Environmental issues reach flashing red stage; coordinated action is needed now

Collaboration between consumers, government, and industries is key to acting on climate change. Take krill, for example.

Photo: Penguins taken by Hong Kong photographer Lina Wong.

Dr. Winnie Tang

Adjunct Professor, Department of Computer Science, Faculty of Engineering and Faculty of Architecture, University of Hong Kong

The United Nations has recently published a study written by 400 experts from 50 countries, mentioning that human activities, such as industrial farming, fishing, and use of petrochemical energy, will drive nearly one million species of plants and animals to extinction in a few decades. This biological extinction rate is thousands of times faster than 10 million years ago.

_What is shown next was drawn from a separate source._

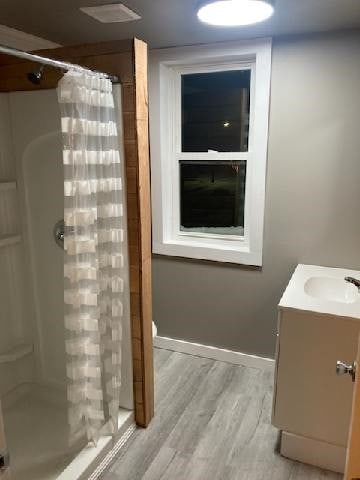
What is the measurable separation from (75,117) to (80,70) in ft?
0.64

In her new book, Lina Wong, a local photographer, describes how polar animals, including emperor penguins, polar bears and harp seals struggle to survive under global warming. Her research is accompanied by her professional photography.

Human survival is in turn threatened due to reduced biodiversity. How can we balance the interest of human society against the conservation and restoration of natural ecology? The joint effort of consumers, industry, and the government will be required to deliver high impact sustainable action. One example of such a collaboration revolves around krill.

Fill up on the krill sup

In the polar regions, there is one basic food for many animals such as penguins, whales, and seals. It is the pink Antarctic krill, which looks similar to shrimp although they are not of the same species. Adult humpback whales eat two meals a day, and they can consume one metric ton of krill per meal. In other words, krill is the linchpin of the Antarctic food chain.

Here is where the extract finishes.